VIENNA - MRI outperforms PET in predicting myocardial recovery following coronary artery bypass grafting (CABG), according to research presented at this week’s European Congress of Radiology. MRI’s higher specificity and positive predictive value should make it the reference standard for presurgical assessment of CABG according to researchers from University Hospital in Essen, Germany.
"As you know, myocardial viability determines the outcome after coronary revascularization in coronary artery disease," said Dr. Peter Hunold in his presentation. "It’s very important that the (presurgical) test predict the regional recovery of function, and PET today serves as a clinical reference standard in imaging technique of viability. But certainly the real gold standard from the assessment standpoint of recovery after revascularization...is the comparison to the prediction before the surgery."
The purpose of the study was to compare contrast-enhanced MRI with FDG-PET for the prediction of functional recovery after revascularization in patients with occlusive coronary artery disease, Hunold said. It was done by performing both PET and MRI in patients presurgically, using the results to predict myocardial recovery, and testing the predictions six months later with MRI.
In the study, 12 male patients with angiographically proven occlusive coronary artery disease underwent MRI of the myocardium on a 1.5-tesla Sonata scanner (Siemens Medical Solutions, Erlangen, Germany) both presurgically and 6 months after CABG. Functional studies of long and contiguous short-axis slices were performed using a TrueFISP sequence (TR/TE 3.0/1.5 ms, FA 60, 8 mm slice thickness).

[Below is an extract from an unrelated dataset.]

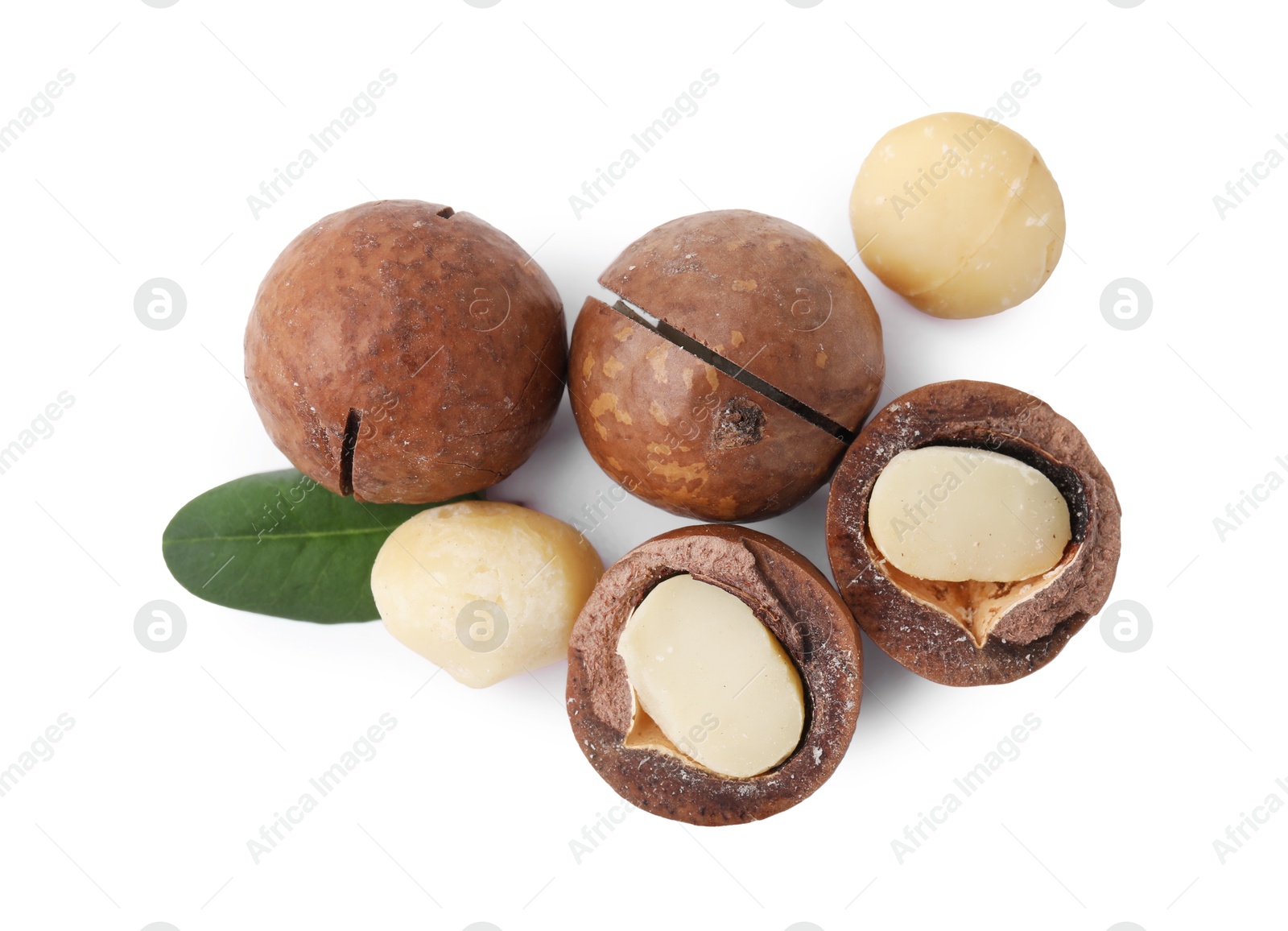 Photo of Macadamia nuts with shells isolated on white, top view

Then, 8-15 minutes after administration of a double dose of Gd-DPTA contrast (Imagnevist, Schering AG, Berlin), short axes were scanned using a segmented inversion-recovery TurboFLASH sequence (TR/TE 8/4 ms, TI 200-260) in order to detect late enhancement of the myocardium, Hunold said. Patients also underwent standard PET imaging; FDG uptake and MRI results were both evaluated using the same 8-segment model in short axes.

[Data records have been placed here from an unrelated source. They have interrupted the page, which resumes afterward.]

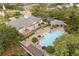 Aerial view of community pool area with lounge chairs and umbrellas at 14474 Prunningwood Pl, Winter Garden, FL 34787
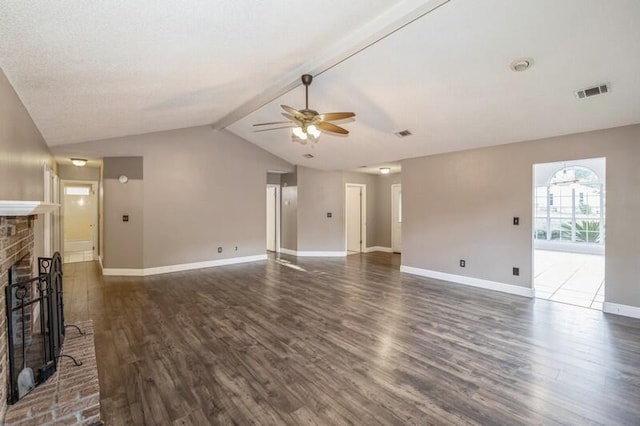 unfurnished living room with dark hardwood / wood-style flooring, ceiling fan, a fireplace, and lofted ceiling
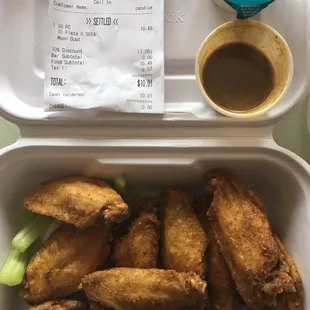 Moon dust wings, moon dust seasoning, ranch dressing and my receipt. I got 10% off with a coupon on the back of my Giant food receipt.
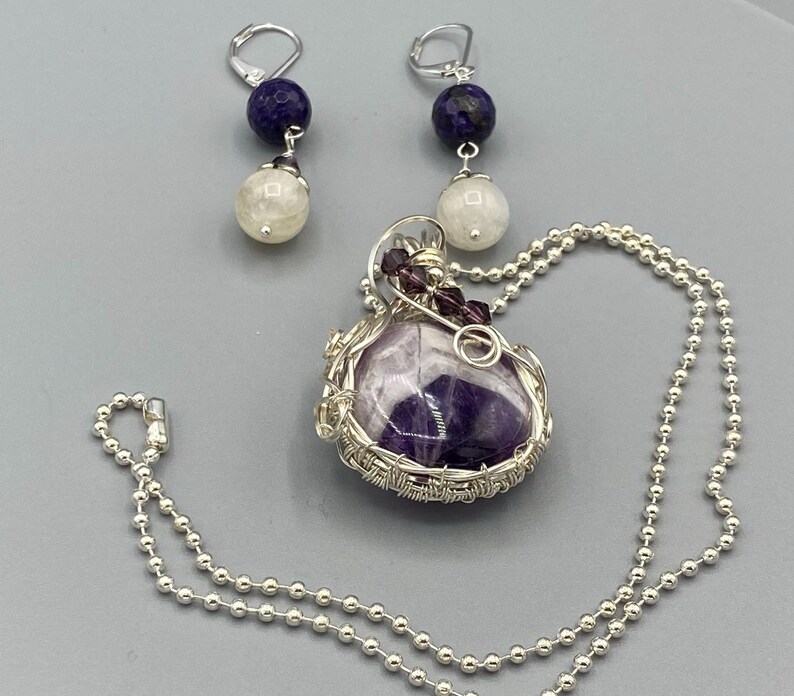 May include: A silver necklace with a purple amethyst pendant wrapped in silver wire. The pendant is accented with small purple crystals. The necklace is paired with a set of earrings featuring a white moonstone and a dark blue stone.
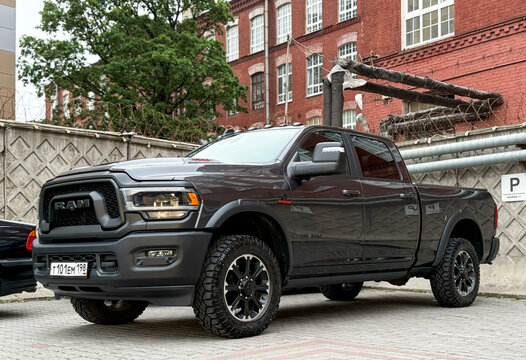 Grey Dodge Ram TRX 2500 parking at the city street. Powerful American pickup Dodge Ram TRX on parking lot. Exterior of the grey color Dodge Ram TRX 6.2 supercharge. 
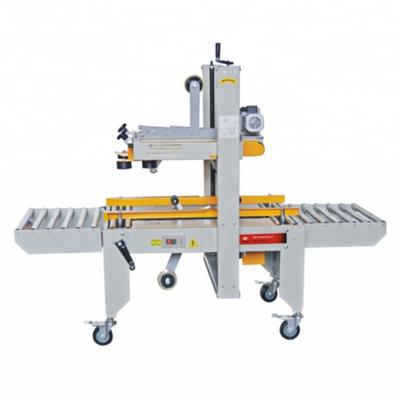 China Semi-automatic CLOTHING carton box sealing machine, carton box sealer for sale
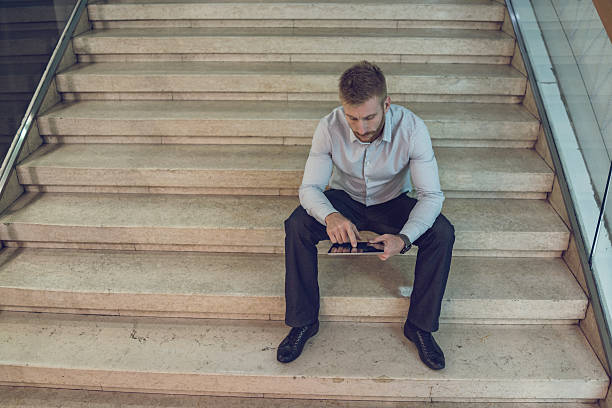 istock Young businessman sitting on staircase and working on touchpad. 500362070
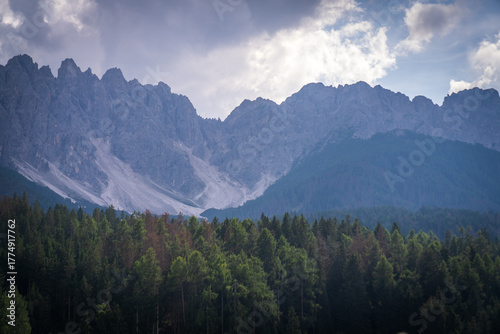 Dramatic Dolomites Ridge with Forest and Clouds, South Tyrol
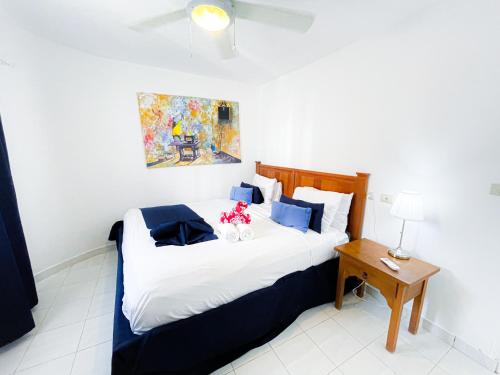 a bedroom with a large bed with blue and white pillows at DELUXE HOTEL SUITES STUDIO del Mar Bavaro TROPICANA HOTEL WIFI Beach CLUB & SPA in Punta Cana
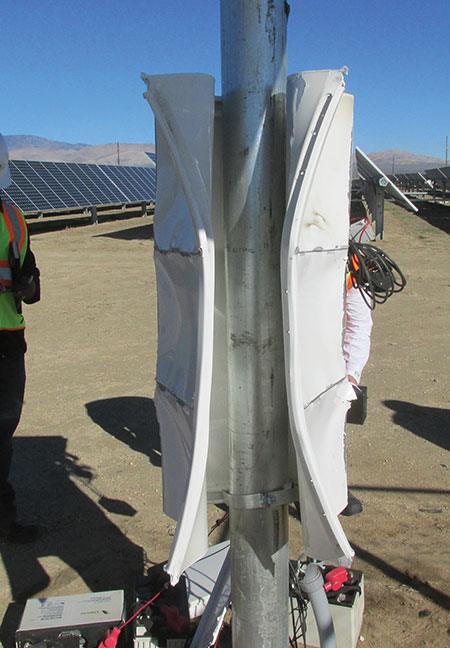 Photo 8B. The event caused the sides of the heavy gauge enclosure to wrap backwards around the support pole.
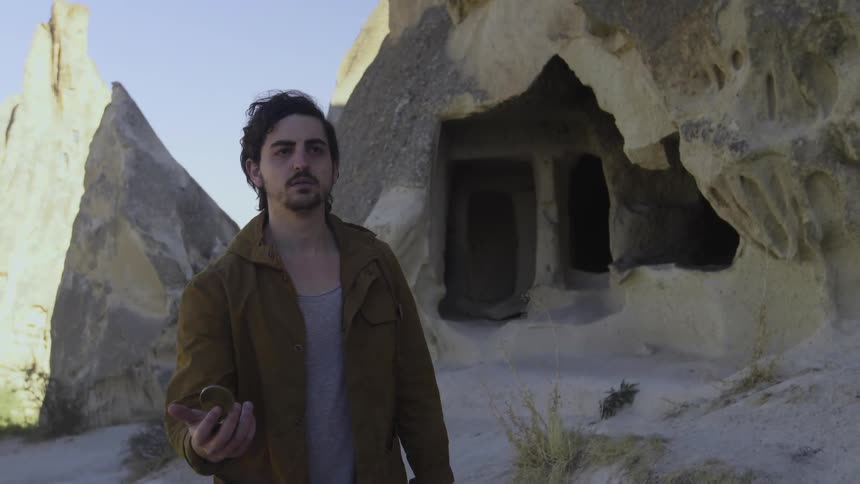 A man in a brown jacket looks at his compass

Hunold said the group worked with the hospital’s nuclear medicine department to devise the PET scoring system. "In PET we judged score 1, normal FDG uptake, score 2, decreased FDG uptake but more than 50% of the reference line, until score 4, no FDG uptake," he said. In MRI, a score of 1 meant no enhancement, 2 was the cutoff for 50% enhancement or more, and 4 indicated optimal mural enhancement.
Presurgical MRI was used to judge each segment as norokinetic, hypokinetic, akinetic or dyskinetic; while postsurgical MRI assessed segmental functional improvement, he added.
In all, the group evaluated 1,008 such segments with MRI and PET. Six months after the CABG procedure, 150 of 406 (37%) of the dysfunctional segments improved function. Based on the identification of viable myocardium with functional recovery after revascularization, MRI had a sensitivity and specificity of 95% and 72%, respectively, compared with 97% and 47%, respectively, for PET.
"We had no difficulties in characterizing the improving segments as viable in both techniques, but in PET you can see that more than half (71) of the viable segments (predicted) in PET (143) did not improve after surgery," Hunold said. However, he added that modifying the ROC values used in analysis could change the results.
While negative predictive values were high for both techniques (96% and 97% for MRI and PET, respectively) the positive predictive value was higher for MRI (66%) compared with PET (52%), Hunold said. MRI more reliably detects the scarring that inhibits functional recovery, he said.
"We have seen that MRI more reliably detects scars, and seems to be superior to PET for the prediction of functional recovery," Hunold concluded, adding that more patients will be needed to validate the results.
After the presentation, Hunold was asked to discuss why he thought most of the published literature gives PET the edge in specificity. For one thing, Hunold said, the strict inclusion criteria for his group’s study required 50% stenosis or greater. Moreover, his group’s findings of a 66% positive predictive value for MRI were not spectacular, just a little better than PET’s at 52%.
The cutoff points for viability in PET were another bone of contention. Hunold said his group has worked closely with the nuclear medicine department to design the PET cutoff points, and would continue to assess the study design.